Sustainable-Finance-Company-Wiki-page-with-Langchain

Abstract

Large language models (LLMs) play a pivotal role in various Natural Language Processing (NLP) tasks. This study focuses on the application of LLMs in the realm of sustainable finance, specifically framing the task as closed-domain question answering. Leveraging on Retrieval-Augmented Generation (RAG) with top-k retrieval, this paper introduces an innovative approach that combines RAG with insights from Table of Contents (ToC), denoted as RAG + ToC. This method effectively addresses the problem of long inputs, under the assumption of structured data as inputs where ToC acts as an optimised filter for handling our query. In handling extensive outputs, we employ a conventional method of generating an outline, but tailored using RAG + ToC with chain of thought prompting.
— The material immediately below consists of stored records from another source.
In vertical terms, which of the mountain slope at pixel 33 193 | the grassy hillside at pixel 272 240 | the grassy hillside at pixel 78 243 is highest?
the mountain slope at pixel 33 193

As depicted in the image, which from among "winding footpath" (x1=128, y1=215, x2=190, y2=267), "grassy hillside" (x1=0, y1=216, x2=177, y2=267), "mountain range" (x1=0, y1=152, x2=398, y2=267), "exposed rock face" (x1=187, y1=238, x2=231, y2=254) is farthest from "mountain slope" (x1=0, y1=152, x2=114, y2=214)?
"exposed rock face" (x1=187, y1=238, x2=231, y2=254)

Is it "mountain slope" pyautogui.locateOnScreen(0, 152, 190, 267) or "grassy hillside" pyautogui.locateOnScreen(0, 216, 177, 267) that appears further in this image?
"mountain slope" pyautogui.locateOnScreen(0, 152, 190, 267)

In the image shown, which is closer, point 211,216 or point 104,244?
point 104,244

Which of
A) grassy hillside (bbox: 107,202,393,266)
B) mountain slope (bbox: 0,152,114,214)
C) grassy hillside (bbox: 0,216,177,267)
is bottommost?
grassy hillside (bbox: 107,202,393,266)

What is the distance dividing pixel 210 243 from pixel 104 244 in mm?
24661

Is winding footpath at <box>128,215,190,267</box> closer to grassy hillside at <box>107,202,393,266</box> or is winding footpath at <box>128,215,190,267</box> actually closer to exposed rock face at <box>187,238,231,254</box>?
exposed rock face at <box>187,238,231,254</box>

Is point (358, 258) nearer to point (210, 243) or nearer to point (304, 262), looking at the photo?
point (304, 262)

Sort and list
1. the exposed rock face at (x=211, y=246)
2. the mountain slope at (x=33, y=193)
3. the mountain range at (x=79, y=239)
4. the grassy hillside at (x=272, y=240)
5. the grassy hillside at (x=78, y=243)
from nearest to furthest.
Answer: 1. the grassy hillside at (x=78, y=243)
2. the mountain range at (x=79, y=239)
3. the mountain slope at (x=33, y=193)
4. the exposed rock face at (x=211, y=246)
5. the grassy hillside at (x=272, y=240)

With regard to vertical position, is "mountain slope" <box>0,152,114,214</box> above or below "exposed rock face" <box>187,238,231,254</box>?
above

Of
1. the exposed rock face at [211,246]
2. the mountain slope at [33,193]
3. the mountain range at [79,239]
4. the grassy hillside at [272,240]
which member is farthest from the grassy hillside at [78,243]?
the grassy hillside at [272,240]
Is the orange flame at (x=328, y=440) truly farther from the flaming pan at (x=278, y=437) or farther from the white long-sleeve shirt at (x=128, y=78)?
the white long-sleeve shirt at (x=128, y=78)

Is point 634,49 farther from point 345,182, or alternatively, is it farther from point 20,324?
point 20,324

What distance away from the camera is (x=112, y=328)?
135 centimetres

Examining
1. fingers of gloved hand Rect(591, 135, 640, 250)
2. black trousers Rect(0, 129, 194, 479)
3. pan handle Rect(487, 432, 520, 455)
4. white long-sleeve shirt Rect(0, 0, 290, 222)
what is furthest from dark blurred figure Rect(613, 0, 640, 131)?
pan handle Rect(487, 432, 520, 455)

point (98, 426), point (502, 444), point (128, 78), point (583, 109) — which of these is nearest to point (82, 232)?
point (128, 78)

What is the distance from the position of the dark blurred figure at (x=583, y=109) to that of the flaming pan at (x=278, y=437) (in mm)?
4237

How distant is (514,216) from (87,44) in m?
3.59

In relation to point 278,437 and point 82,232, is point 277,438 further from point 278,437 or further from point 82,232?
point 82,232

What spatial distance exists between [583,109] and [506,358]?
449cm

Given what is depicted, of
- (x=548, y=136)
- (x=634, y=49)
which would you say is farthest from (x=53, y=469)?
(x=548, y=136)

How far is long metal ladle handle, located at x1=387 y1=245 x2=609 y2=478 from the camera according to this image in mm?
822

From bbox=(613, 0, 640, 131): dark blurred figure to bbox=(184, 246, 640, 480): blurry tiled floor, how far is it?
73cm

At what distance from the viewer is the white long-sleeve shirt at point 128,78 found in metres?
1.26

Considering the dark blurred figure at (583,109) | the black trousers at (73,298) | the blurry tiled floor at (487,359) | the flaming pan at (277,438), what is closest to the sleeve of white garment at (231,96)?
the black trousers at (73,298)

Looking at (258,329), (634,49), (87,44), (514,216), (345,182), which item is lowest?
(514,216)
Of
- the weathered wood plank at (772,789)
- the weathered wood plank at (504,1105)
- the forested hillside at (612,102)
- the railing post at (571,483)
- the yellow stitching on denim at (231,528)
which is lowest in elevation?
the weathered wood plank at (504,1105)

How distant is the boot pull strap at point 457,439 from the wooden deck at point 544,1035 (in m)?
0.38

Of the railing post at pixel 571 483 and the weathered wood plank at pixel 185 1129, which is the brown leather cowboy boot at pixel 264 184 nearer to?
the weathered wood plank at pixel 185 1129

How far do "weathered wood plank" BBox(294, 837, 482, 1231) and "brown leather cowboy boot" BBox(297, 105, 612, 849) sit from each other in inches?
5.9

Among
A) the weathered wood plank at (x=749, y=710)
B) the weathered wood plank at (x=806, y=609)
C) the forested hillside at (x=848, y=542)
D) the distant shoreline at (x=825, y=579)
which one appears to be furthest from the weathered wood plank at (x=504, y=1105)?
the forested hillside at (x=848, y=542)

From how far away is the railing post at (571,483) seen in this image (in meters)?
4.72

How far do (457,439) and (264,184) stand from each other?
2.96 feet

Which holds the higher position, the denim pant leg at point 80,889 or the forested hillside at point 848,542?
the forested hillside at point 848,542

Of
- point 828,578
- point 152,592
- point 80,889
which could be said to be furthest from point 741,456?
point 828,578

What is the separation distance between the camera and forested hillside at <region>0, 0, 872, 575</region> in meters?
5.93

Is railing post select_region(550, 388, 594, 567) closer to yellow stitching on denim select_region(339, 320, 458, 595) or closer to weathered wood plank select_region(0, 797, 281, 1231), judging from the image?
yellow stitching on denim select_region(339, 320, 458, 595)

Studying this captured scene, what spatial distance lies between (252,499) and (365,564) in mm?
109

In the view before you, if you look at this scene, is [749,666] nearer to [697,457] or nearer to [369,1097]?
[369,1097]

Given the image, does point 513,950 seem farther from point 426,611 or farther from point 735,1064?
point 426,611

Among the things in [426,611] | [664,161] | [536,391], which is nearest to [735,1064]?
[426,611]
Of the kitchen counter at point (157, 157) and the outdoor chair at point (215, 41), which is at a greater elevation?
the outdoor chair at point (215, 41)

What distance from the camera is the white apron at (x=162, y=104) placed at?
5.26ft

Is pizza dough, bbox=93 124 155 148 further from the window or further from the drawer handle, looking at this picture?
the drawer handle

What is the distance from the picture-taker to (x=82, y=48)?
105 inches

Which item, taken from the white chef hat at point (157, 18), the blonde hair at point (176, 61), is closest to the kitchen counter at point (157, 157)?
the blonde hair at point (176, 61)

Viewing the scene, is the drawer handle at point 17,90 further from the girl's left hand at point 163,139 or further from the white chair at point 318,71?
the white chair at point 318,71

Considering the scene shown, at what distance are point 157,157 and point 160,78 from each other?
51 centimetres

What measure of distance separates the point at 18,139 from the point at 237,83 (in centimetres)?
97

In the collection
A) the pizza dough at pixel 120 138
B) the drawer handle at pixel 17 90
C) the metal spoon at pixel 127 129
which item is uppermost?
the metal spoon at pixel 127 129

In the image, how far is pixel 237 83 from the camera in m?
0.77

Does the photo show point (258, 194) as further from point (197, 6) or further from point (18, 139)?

A new phenomenon of Structure bias of LLMs was also introduced in our analysis of outputs.

Approach

LLM model = Mistral 7b, LLM framework = langchain, OllamaEmbeddings, Chroma vector store, LLM hosted on Ollama

Part 1 - Data collection

Collect data relevant for sustainable finance

nasdaq_screener.csv file
company_info.csv file: contains all selected nasdaq stock codes, fill in the column on sustainability report (SR) link
data_helper.py file downloads all SR in company_info.csv, creates output folders and corresponding stock code empty files

Part 2 - Content generation

Structure of the output (Sustainable Finance Wikipedia pages):

(Part a) General company information
- Info from CSV file: Symbol, Name,Last Sale,Net Change,% Change,Market Cap,Country,IPO Year,Volume,Sector,Industry,Company_website,Sustainability_report_link, ESG ratings...
(Part b) ESG Overview
- commitment
- achievements
(Part c) ESG Approach (detailed information is required, sustainability policies, material topics etc)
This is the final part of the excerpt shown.